**Set problem 1**
Answer these questions using the APFloat pull request thread:
(a) In which review were the minimum and maximum operations first introduced?
(b) According to the LangRef and the IEEE-754 2019 spec, what should a signaling input produce?
(c) Which file is listed as modified?
**Set problem 2**
Repeat, word for word, the part of the APFloat pull request thread starting at "Per the langref" and ending at "and IEEE spec.".
**Set problem 3**
Go on with the pull request thread about APFloat minimum and maximum, picking up after its last line.

**Text to read**
──────────────────────────────

[APFloat] Correct semantics of minimum/maximum for signaling NaN arguments #109976

asb · 2024-09-25T13:15:18Z

The minimum and maximum operations were introduced in
https://reviews.llvm.org/D52764 alongside the intrinsics. The question
of NaN propagation was discussed at the time, but the resulting
semantics don't seem to match what was ultimately agreed in IEEE754-2019
or the description we now have in the LangRef at
https://llvm.org/docs/LangRef.html#llvm-min-intrinsics-comparation.

Essentially, the APFloat implementation doesn't quiet a signaling NaN
input when I believe it should in order to match the LangRef and IEEE
spec.

Per the langref and IEEE-754 2019 spec, a signaling input should produce a quiet nan output. This test just captures the current behaviour, prior to a fix.

…ments The minimum and maximum operations were introduced in https://reviews.llvm.org/D52764 alongside the intrinsics. The question of NaN propagation was discussed at the time, but the resulting semantics don't seem to match what was ultimately agreed in IEEE754-2019 or the description we now have in the LangRef at <https://llvm.org/docs/LangRef.html#llvm-min-intrinsics-comparation>. Essentially, the APFloat implementation doesn't quiet a signaling NaN input when I believe it should in order to match the LangRef and IEEE spec.

llvmbot · 2024-09-25T13:15:55Z

@llvm/pr-subscribers-llvm-adt

Author: Alex Bradbury (asb)

Changes

The minimum and maximum operations were introduced in
https://reviews.llvm.org/D52764 alongside the intrinsics. The question
of NaN propagation was discussed at the time, but the resulting
semantics don't seem to match what was ultimately agreed in IEEE754-2019
or the description we now have in the LangRef at
<https://llvm.org/docs/LangRef.html#llvm-min-intrinsics-comparation>.

Essentially, the APFloat implementation doesn't quiet a signaling NaN
input when I believe it should in order to match the LangRef and IEEE
spec.

Full diff: https://github.com/llvm/llvm-project/pull/109976.diff

2 Files Affected:

(modified) llvm/include/llvm/ADT/APFloat.h (+8-6)

──────────────────────────────

**Entries provided**
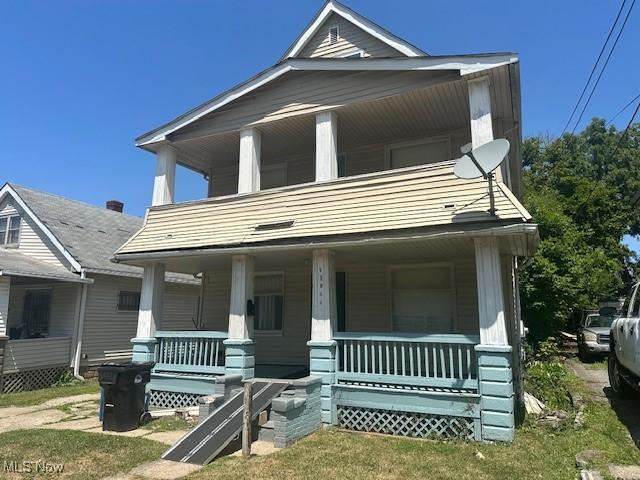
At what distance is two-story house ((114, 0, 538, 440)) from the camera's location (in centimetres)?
732

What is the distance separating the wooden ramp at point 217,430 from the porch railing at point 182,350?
1870mm

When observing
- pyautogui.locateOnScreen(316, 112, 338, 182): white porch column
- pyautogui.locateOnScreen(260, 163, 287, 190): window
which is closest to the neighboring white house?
pyautogui.locateOnScreen(260, 163, 287, 190): window

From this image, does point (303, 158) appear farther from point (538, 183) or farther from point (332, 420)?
point (538, 183)

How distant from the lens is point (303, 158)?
11.9 meters

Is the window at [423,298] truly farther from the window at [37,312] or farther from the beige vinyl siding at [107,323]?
the window at [37,312]

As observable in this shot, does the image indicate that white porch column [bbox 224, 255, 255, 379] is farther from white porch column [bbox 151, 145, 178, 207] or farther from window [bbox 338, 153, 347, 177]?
window [bbox 338, 153, 347, 177]

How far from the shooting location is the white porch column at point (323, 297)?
326 inches

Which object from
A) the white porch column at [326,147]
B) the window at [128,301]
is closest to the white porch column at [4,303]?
the window at [128,301]

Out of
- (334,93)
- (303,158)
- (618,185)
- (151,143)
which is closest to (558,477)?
(334,93)

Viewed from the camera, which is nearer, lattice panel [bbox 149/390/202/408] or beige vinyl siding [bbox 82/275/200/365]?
lattice panel [bbox 149/390/202/408]

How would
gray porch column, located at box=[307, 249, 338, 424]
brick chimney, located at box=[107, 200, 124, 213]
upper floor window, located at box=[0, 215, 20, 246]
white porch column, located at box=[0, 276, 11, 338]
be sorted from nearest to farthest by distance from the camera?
gray porch column, located at box=[307, 249, 338, 424], white porch column, located at box=[0, 276, 11, 338], upper floor window, located at box=[0, 215, 20, 246], brick chimney, located at box=[107, 200, 124, 213]

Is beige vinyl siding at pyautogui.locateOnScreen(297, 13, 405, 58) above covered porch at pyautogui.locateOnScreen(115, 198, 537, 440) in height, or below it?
above

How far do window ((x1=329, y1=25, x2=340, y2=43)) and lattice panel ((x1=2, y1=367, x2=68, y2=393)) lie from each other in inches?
511

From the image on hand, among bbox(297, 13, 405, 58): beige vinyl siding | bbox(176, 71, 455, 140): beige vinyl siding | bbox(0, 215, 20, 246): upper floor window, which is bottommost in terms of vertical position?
bbox(0, 215, 20, 246): upper floor window
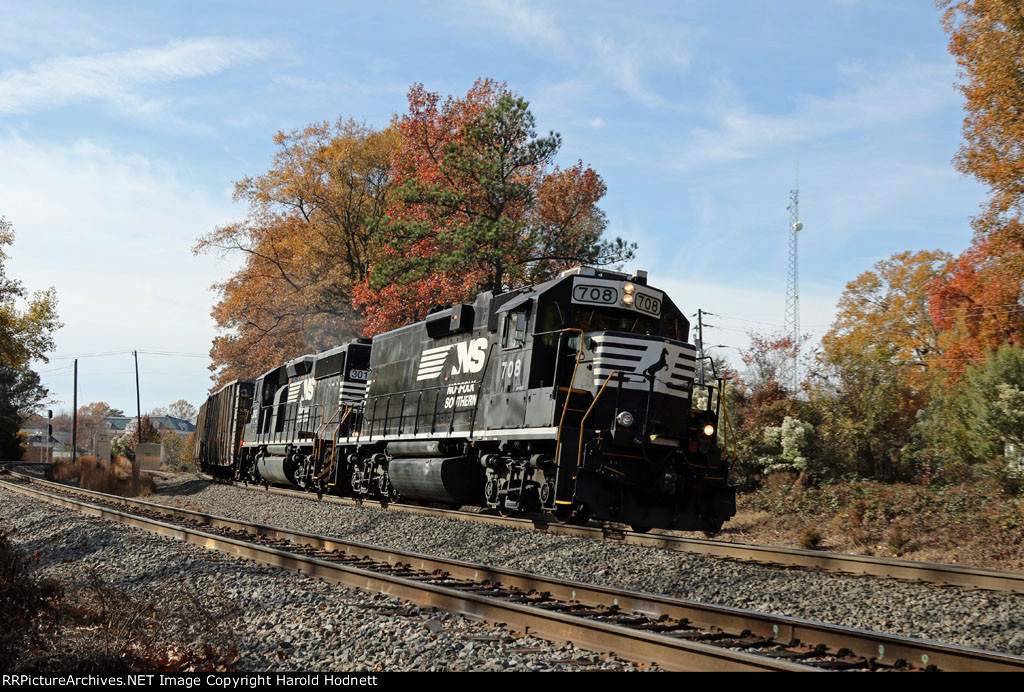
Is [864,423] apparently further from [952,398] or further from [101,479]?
[101,479]

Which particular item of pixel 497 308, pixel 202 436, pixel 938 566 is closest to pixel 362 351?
pixel 497 308

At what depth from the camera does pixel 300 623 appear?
6.59 metres

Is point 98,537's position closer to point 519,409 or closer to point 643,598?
point 519,409

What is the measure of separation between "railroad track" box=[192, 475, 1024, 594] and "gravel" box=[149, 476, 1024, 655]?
0.45 meters

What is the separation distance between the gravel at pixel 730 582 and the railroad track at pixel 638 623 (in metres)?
1.16

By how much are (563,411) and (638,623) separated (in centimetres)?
449

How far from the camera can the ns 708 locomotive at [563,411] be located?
11.0 metres

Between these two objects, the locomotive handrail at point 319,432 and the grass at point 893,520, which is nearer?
the grass at point 893,520

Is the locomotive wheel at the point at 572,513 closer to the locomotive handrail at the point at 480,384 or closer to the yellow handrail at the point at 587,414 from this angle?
the yellow handrail at the point at 587,414

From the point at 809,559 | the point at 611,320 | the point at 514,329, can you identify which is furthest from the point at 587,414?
the point at 809,559

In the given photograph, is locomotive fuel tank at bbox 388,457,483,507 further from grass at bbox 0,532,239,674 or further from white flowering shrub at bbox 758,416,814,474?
white flowering shrub at bbox 758,416,814,474

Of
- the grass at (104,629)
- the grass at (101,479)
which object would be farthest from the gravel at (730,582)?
the grass at (101,479)

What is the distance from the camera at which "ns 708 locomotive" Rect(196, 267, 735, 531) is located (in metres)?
11.0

──────────────────────────────

**Answer 1**
(a) https://reviews.llvm.org/D52764
(b) A quiet NaN output.
(c) llvm/include/llvm/ADT/APFloat.h

**Answer 2**
Per the langref and IEEE-754 2019 spec, a signaling input should produce a quiet nan output. This test just captures the current behaviour, prior to a fix.

…ments The minimum and maximum operations were introduced in https://reviews.llvm.org/D52764 alongside the intrinsics. The question of NaN propagation was discussed at the time, but the resulting semantics don't seem to match what was ultimately agreed in IEEE754-2019 or the description we now have in the LangRef at <https://llvm.org/docs/LangRef.html#llvm-min-intrinsics-comparation>. Essentially, the APFloat implementation doesn't quiet a signaling NaN input when I believe it should in order to match the LangRef and IEEE spec.

**Answer 3**
(modified) llvm/unittests/ADT/APFloatTest.cpp (+6)

diff --git a/llvm/include/llvm/ADT/APFloat.h b/llvm/include/llvm/ADT/APFloat.h
index 9cc8369a0bf52b..acb3b2e2103009 100644
--- a/llvm/include/llvm/ADT/APFloat.h
+++ b/llvm/include/llvm/ADT/APFloat.h
@@ -1483,13 +1483,14 @@ inline APFloat maxnum(const APFloat &A, const APFloat &B) {
 }
 
 /// Implements IEEE 754-2019 minimum semantics. Returns the smaller of 2
-/// arguments, propagating NaNs and treating -0 as less than +0.
+/// arguments, returning a quiet NaN if an argument is a NaN and treating -0
+/// as less than +0.
 LLVM_READONLY
 inline APFloat minimum(const APFloat &A, const APFloat &B) {
   if (A.isNaN())
-    return A;
+    return A.makeQuiet();
   if (B.isNaN())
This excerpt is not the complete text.